場面の幾何に関する質問
☆ ☆ ☆
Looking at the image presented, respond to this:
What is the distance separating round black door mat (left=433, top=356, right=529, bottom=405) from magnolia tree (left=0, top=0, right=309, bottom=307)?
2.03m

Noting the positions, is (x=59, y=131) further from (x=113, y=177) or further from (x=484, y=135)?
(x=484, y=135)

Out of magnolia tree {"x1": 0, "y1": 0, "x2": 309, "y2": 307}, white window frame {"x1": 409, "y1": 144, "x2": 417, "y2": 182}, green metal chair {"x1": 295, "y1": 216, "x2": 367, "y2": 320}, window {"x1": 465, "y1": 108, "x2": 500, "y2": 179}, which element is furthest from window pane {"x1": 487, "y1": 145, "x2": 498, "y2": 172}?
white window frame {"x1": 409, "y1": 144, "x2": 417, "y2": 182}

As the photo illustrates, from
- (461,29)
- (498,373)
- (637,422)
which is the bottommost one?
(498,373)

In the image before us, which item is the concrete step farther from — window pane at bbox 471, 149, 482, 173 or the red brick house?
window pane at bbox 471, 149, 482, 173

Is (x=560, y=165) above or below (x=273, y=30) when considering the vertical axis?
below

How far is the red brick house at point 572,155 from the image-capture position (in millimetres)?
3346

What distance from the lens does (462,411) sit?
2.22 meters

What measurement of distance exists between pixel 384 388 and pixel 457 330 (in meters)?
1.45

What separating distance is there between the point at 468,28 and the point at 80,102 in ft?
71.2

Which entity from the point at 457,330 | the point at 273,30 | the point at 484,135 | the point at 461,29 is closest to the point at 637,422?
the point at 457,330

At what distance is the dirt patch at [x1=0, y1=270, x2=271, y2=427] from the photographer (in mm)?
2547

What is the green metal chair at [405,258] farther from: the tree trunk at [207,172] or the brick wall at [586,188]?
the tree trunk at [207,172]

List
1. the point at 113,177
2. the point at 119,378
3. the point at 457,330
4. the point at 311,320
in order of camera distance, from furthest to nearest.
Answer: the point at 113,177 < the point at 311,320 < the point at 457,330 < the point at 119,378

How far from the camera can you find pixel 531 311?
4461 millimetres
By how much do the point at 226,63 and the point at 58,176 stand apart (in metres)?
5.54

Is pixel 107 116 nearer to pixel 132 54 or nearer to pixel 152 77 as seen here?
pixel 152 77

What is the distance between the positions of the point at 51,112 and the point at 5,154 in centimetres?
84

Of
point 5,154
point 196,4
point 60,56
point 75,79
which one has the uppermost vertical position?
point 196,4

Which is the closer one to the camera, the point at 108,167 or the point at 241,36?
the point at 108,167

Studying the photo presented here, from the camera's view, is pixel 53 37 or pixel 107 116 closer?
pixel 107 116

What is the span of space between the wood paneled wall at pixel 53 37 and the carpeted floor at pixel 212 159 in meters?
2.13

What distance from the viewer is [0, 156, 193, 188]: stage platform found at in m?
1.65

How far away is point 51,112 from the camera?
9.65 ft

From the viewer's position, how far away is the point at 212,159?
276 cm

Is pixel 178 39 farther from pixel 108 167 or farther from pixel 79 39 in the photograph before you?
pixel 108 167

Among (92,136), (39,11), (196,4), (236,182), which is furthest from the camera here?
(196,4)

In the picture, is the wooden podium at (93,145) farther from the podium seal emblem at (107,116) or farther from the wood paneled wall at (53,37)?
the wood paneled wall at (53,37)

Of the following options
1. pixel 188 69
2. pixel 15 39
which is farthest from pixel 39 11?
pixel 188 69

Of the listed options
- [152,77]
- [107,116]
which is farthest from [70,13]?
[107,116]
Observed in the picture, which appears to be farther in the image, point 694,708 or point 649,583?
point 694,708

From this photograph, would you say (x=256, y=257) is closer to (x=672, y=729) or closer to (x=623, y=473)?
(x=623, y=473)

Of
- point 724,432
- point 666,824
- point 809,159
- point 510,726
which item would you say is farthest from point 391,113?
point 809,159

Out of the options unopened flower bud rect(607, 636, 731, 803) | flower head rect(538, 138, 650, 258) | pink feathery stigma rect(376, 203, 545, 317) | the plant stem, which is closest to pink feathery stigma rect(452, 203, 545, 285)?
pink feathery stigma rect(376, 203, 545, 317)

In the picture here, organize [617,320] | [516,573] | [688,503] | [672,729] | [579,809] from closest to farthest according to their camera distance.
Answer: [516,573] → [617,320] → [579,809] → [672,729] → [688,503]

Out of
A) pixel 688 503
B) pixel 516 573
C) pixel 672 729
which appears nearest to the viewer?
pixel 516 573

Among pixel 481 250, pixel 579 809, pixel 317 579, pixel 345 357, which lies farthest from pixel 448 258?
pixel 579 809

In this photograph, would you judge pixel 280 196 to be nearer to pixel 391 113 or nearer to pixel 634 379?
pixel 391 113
☆ ☆ ☆
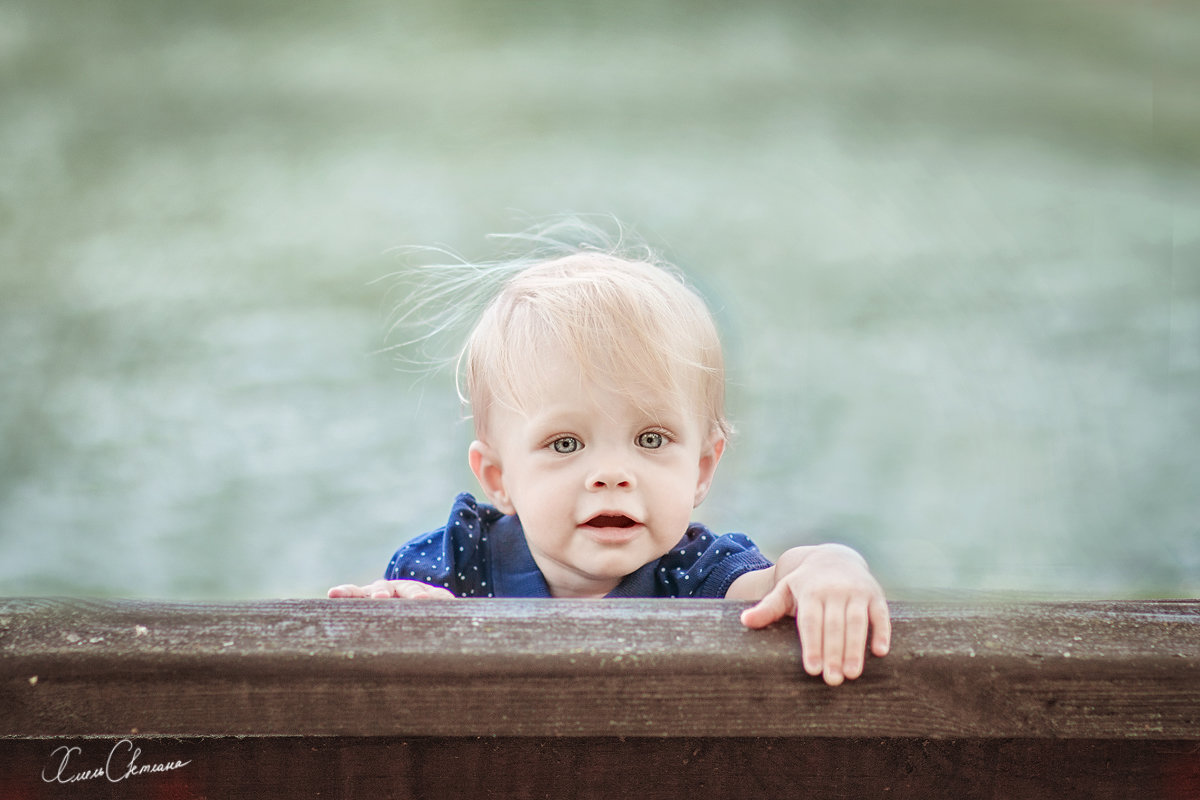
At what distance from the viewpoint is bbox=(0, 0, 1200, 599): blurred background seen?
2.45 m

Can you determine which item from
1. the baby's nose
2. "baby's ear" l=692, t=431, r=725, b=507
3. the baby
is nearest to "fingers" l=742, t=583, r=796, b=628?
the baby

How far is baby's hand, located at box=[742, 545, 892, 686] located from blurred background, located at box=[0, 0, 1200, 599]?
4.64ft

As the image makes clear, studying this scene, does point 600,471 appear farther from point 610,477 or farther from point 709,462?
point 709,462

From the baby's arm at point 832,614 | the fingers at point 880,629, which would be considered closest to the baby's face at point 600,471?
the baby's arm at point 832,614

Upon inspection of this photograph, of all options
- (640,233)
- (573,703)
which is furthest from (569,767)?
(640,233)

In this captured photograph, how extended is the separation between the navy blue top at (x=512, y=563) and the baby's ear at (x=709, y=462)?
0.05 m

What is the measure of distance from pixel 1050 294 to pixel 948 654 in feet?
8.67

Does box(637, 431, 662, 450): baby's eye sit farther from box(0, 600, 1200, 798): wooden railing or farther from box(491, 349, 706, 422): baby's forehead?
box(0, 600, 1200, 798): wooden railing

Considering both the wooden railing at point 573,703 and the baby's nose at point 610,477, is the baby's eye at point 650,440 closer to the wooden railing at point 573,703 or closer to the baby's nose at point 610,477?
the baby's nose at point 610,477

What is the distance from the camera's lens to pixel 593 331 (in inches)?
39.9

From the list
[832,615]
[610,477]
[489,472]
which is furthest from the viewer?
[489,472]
☆ ☆ ☆
課題
上記の行のうち、文字列「chair」を含む行を数え、その数のみを答えてください。大文字と小文字は区別してください。

解答
2